Lo-Fi Rock aus Zürich - Great Black Waters

Perfektion ist überbewertet. Musiker sind keine Staubsaugerverkäufer. Es knarzt, es rumpelt, es holpert - es klingt unglaublich dope. «Glow, Sand & other Songs» heisst das neue Album - dicker Virusstempel gibts darauf. Niceness 10'000.

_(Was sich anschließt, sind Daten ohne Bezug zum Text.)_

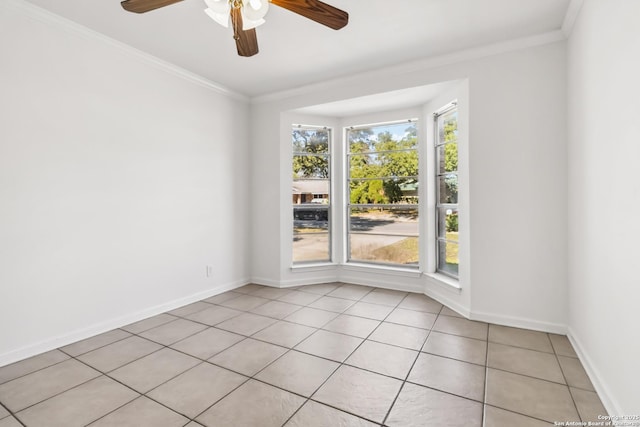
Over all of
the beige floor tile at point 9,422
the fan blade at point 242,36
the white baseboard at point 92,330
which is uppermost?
the fan blade at point 242,36

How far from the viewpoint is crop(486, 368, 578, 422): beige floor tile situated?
5.74ft

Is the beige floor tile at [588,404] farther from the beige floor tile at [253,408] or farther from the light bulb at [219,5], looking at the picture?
the light bulb at [219,5]

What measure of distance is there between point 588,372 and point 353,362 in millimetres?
1611

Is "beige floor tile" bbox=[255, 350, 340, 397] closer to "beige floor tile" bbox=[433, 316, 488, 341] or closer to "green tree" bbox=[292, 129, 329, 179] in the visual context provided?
"beige floor tile" bbox=[433, 316, 488, 341]

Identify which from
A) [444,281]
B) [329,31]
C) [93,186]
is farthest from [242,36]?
[444,281]

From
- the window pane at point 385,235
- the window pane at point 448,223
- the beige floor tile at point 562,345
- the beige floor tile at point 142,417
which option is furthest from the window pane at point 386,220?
the beige floor tile at point 142,417

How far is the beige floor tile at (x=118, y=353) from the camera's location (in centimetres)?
233

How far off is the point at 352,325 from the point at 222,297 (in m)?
1.83

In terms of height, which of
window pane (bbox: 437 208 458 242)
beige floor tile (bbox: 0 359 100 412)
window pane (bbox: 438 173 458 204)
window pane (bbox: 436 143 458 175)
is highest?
window pane (bbox: 436 143 458 175)

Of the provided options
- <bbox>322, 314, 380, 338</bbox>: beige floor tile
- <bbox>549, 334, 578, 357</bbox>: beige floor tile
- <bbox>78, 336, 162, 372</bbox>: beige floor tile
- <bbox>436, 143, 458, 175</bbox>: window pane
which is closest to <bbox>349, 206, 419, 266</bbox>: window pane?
<bbox>436, 143, 458, 175</bbox>: window pane

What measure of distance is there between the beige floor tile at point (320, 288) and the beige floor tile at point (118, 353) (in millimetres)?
2007

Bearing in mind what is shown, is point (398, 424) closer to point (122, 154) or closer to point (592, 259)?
point (592, 259)

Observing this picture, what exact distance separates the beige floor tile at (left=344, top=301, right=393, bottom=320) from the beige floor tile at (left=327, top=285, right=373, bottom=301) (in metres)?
0.26

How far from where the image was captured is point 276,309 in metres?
3.50
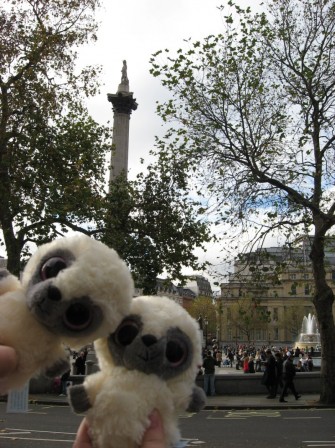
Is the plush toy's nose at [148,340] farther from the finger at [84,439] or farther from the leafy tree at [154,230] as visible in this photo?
the leafy tree at [154,230]

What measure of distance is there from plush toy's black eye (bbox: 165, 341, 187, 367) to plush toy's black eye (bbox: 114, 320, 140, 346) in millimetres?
197

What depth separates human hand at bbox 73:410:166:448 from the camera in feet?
8.42

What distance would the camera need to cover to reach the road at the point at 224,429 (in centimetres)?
997

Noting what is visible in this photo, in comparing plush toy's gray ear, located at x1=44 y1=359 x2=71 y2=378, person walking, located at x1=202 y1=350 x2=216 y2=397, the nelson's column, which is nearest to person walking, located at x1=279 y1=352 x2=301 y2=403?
person walking, located at x1=202 y1=350 x2=216 y2=397

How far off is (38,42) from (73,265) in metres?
15.0

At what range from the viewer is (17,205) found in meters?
15.6

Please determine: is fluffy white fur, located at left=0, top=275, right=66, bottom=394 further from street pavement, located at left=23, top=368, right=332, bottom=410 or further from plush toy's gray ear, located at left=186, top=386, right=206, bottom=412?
street pavement, located at left=23, top=368, right=332, bottom=410

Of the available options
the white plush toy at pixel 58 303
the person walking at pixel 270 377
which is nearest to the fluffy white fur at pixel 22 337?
the white plush toy at pixel 58 303

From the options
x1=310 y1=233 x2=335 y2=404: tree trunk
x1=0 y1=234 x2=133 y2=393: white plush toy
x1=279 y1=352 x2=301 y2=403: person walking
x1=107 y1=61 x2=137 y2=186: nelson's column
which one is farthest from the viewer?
x1=107 y1=61 x2=137 y2=186: nelson's column

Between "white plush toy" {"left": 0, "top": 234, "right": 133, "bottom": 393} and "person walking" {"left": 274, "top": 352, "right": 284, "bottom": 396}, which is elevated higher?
"white plush toy" {"left": 0, "top": 234, "right": 133, "bottom": 393}

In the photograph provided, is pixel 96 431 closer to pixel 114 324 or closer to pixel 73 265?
pixel 114 324

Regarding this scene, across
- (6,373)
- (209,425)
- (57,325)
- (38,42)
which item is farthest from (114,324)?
(38,42)

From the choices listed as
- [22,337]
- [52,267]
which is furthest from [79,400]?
[52,267]

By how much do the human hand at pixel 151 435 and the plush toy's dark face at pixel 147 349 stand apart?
0.73 feet
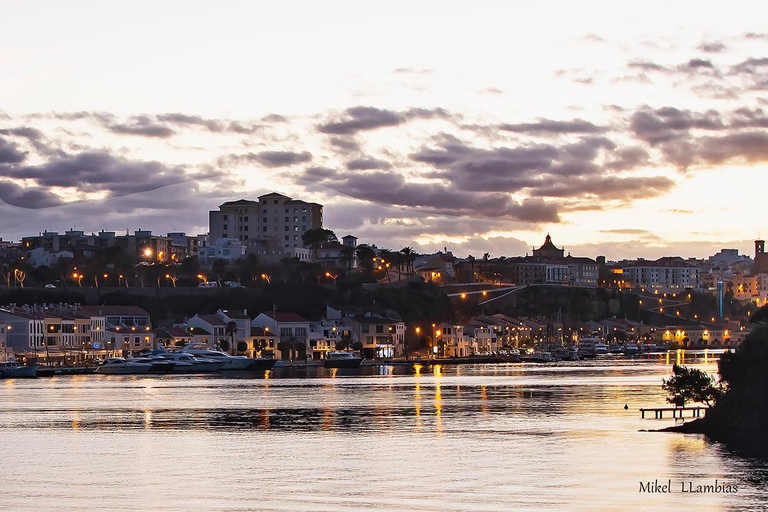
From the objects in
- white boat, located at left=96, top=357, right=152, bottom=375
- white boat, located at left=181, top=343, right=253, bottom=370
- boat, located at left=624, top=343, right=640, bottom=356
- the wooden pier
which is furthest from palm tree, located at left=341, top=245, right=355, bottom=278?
the wooden pier

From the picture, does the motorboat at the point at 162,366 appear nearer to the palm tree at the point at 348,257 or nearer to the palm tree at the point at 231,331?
the palm tree at the point at 231,331

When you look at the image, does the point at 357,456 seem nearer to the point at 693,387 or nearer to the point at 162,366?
the point at 693,387

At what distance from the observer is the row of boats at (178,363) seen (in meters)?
102

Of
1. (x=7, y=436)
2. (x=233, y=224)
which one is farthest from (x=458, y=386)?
(x=233, y=224)

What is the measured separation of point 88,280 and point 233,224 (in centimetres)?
4486

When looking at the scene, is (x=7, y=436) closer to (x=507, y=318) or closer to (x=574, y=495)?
(x=574, y=495)

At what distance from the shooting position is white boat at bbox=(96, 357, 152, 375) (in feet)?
331

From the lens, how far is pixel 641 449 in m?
34.3

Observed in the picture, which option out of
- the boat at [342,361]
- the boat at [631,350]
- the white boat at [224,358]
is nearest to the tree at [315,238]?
the boat at [631,350]

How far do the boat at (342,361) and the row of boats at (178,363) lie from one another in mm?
8627

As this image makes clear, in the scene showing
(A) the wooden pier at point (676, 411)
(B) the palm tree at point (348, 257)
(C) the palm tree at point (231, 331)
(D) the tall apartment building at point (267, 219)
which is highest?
(D) the tall apartment building at point (267, 219)

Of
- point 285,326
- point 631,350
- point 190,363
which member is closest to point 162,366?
point 190,363

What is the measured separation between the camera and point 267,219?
18812 cm

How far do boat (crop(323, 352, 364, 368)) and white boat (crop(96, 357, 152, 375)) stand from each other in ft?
58.6
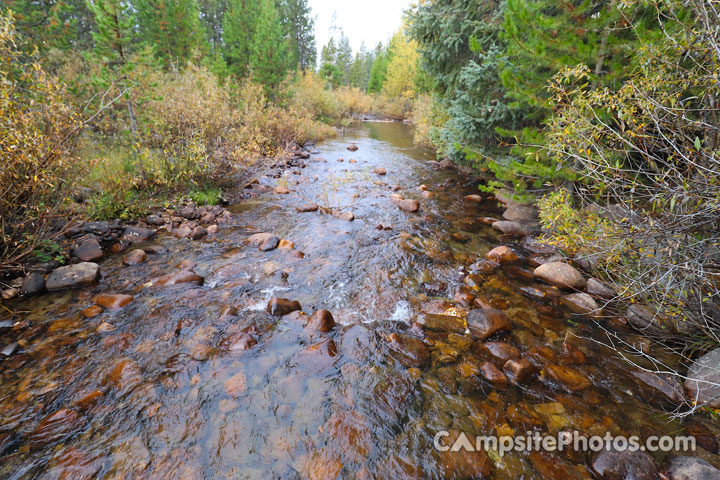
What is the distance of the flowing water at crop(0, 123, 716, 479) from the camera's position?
2.73 metres

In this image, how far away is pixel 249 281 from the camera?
5.37m

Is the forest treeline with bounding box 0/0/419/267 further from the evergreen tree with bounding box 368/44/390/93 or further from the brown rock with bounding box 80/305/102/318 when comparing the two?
the evergreen tree with bounding box 368/44/390/93

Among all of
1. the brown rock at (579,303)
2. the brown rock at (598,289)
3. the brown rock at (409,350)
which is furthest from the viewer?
the brown rock at (598,289)

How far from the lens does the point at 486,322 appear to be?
14.1ft

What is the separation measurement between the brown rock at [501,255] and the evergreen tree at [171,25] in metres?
22.3

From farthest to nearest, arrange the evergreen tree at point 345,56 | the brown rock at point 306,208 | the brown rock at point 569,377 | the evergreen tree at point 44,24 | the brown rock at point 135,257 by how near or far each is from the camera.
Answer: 1. the evergreen tree at point 345,56
2. the brown rock at point 306,208
3. the evergreen tree at point 44,24
4. the brown rock at point 135,257
5. the brown rock at point 569,377

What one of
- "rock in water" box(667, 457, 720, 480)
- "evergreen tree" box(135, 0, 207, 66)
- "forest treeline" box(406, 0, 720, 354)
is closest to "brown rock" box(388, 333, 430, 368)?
"rock in water" box(667, 457, 720, 480)

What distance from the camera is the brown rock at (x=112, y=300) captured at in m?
4.45

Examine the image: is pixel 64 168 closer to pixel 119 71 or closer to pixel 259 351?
pixel 259 351

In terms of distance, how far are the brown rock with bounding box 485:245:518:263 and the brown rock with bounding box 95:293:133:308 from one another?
6750mm

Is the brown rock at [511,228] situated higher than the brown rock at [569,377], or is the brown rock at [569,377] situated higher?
the brown rock at [511,228]

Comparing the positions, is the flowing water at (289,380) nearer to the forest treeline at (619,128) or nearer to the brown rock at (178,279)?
the brown rock at (178,279)

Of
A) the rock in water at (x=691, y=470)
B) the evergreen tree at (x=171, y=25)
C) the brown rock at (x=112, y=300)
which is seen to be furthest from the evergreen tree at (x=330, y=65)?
the rock in water at (x=691, y=470)

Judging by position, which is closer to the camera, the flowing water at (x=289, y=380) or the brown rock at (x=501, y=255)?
the flowing water at (x=289, y=380)
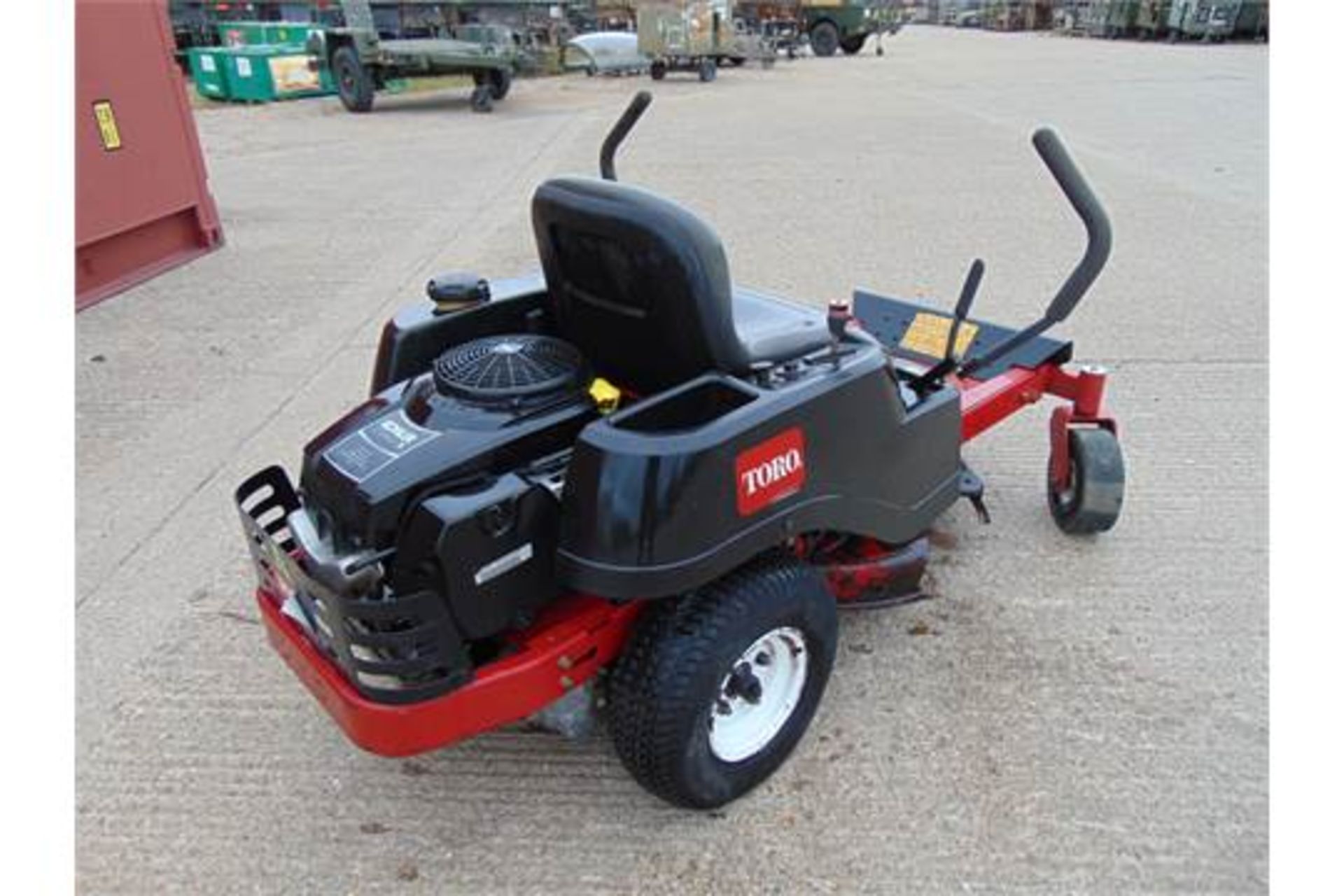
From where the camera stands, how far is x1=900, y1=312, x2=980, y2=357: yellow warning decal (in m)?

Eine vershcwommene Nahaufnahme des Gesichts eines Musikers in der linken Bildhälfte, rechts ist der Hals seiner Gitarre zu erkennen

Bildlegende: Great Black Waters Björn Magnusson aka Great Black Waters Facebook

Wir schreiben das Sternjahr 2015, und jeder Musiker kann sich für vergleichweise wenig Geld Studioequipment zusammenkaufen, welches ihn vor 20 Jahren noch bankrottiert hätte. Geschliffen und perfekt gemischte Musik, das kann man mittlerweile relativ einfach bewerkstelligen. Aber wieso?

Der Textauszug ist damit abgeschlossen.